Учиться ей понравилось, всё давалось легко, а первая учительница была замечательным педагогом. Но когда семья переехала в другой район города, рядом оказалась именно женская гимназия, куда и привела Люду мама.

Это было чинное чопорное заведение. На переменах девочки ходили парами и шептались. Громко разговаривать, а тем более, смеяться, было запрещено. Царила атмосфера стукачества. Учительница невзлюбила новенькую с первых дней. Не раз Люде приходилось стоять в углу, а ведь в первой школе её всегда хвалили! Оценки тоже поползли вниз. И Люда сбежала! Утром, как обычно, она брала портфель и выходила на улицу, но отойдя подальше, поворачивала совсем в другую сторону. Неподалеку жили бабушка и дедушка её отца, которые с радостью принимали правнучку, не задавая лишних вопросов. Так продолжалось до тех пор, пока родителям не позвонили из гимназии. Вопрос встал ребром. Люда категорически отказалась учиться в этой школе. Никакие уговоры и наказания не могли заставить её идти в эту ужасную женскую гимназию. Пришлось возвращать её в первую школу к любимой учительнице. Ходить было далеко, но жизнь опять стала прекрасной!

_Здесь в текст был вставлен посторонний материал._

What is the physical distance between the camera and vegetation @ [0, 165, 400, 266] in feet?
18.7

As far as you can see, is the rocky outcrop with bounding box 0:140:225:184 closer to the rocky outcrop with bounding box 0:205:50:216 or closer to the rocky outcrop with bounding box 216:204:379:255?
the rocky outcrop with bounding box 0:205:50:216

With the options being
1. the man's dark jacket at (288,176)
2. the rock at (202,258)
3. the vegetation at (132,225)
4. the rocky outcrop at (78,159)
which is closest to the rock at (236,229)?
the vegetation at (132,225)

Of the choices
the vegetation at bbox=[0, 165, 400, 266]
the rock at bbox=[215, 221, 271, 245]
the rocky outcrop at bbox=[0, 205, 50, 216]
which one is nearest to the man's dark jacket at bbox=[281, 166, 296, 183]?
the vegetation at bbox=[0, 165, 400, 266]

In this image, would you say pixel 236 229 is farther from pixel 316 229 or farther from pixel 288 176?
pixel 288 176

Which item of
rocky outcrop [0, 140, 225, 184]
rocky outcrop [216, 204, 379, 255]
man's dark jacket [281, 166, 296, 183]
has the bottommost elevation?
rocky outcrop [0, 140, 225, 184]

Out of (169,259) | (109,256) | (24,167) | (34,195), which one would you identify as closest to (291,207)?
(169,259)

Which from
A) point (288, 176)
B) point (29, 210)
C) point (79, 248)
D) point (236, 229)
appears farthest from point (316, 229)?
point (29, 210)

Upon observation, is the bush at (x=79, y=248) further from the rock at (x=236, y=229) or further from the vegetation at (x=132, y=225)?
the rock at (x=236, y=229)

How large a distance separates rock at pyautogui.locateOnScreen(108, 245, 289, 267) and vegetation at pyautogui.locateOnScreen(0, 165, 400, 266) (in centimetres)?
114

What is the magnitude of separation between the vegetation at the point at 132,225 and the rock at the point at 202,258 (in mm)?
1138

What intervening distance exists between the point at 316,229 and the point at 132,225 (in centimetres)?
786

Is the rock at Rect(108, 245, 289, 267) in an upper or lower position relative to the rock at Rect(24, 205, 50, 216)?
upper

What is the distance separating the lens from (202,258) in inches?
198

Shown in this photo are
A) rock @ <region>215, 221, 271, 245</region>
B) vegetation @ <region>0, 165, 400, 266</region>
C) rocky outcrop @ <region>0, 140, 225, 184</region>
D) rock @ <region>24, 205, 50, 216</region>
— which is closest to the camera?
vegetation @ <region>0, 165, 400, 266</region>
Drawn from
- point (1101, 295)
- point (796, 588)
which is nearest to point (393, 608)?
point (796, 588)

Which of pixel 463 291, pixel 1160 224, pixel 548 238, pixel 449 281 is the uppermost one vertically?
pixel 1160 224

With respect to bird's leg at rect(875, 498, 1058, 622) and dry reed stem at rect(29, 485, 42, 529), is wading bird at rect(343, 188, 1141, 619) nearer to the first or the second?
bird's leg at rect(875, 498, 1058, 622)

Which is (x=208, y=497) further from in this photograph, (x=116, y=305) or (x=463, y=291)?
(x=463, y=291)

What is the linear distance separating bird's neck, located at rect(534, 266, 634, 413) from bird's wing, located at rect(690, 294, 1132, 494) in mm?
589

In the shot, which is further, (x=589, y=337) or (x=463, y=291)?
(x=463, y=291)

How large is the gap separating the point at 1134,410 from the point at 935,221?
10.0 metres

Но со второго полугодия следующего класса Людмиле пришлось учиться совсем в другой школе. Семья переехала в Забайкалье, на станцию Даурия. Вообще-то здесь когда-то Люда родилась, это была её родина. В новой школе было так же хорошо, как и в прежней. Людмила любила школу. Можно сказать, она была душой класса. Весёлая девчонка с фотоаппаратом – такой она запомнилась одноклассникам. Много лет спустя они найдут друг друга в интернете и будут вспоминать своё счастливое и такое далекое детство.

А вот вторая сестра, Ольга, наоборот, школу не любила. Она терпеть её не могла. Ольга на шесть лет меня старше. Помню её маленькой девочкой с тонкими косичками – хвостиками. Намучилась Оля, постигая арифметику и письмо, да и позже, в старших классах, училась неважно. Теперь она и сама удивляется – почему? Но ответ на этот вопрос у неё, кажется, есть. Школа располагалась на территории военного городка. Большинство детей были из гарнизона, учителями тоже были в основном жёны офицеров. Дети из поселка всегда были хуже одеты. Их родители жили очень небогато по сравнению с военными. Не спасало даже то, что форма у всех была одинаковая, просто сшита она была из разной по качеству и цене ткани. А вне школы эта разница была ещё более ощутима. Поселковые дети часто ходили в обносках, которые их матери выменивали в гарнизоне за молоко от единственной коровки- кормильцы. Отношение учителей к детям, как ей казалось, тоже было разным. Вот это и мешало Оле полюбить школу и учёбу в ней.

В те далекие времена школа в Даурии располагалась в трёх зданиях. Начальная школа – одноэтажное здание из круглых бревен с высоким большим крыльцом отапливалась печами. Там было тепло и уютно, но ходить было далеко, к тому же надо было пересечь несколько железнодорожных путей. Даурия была узловой станцией. Школа находилась рядом с вокзалом, «за линией», как все говорили. Очень страшно было переходить через пути. В детских снах меня часто преследовал кошмар – я бегу по шпалам, а следом несётся на всех парах чёрный паровоз, и громко, оглушительно гудит. Тогда на железной дороге, наряду с тепловозами были ещё и паровозы.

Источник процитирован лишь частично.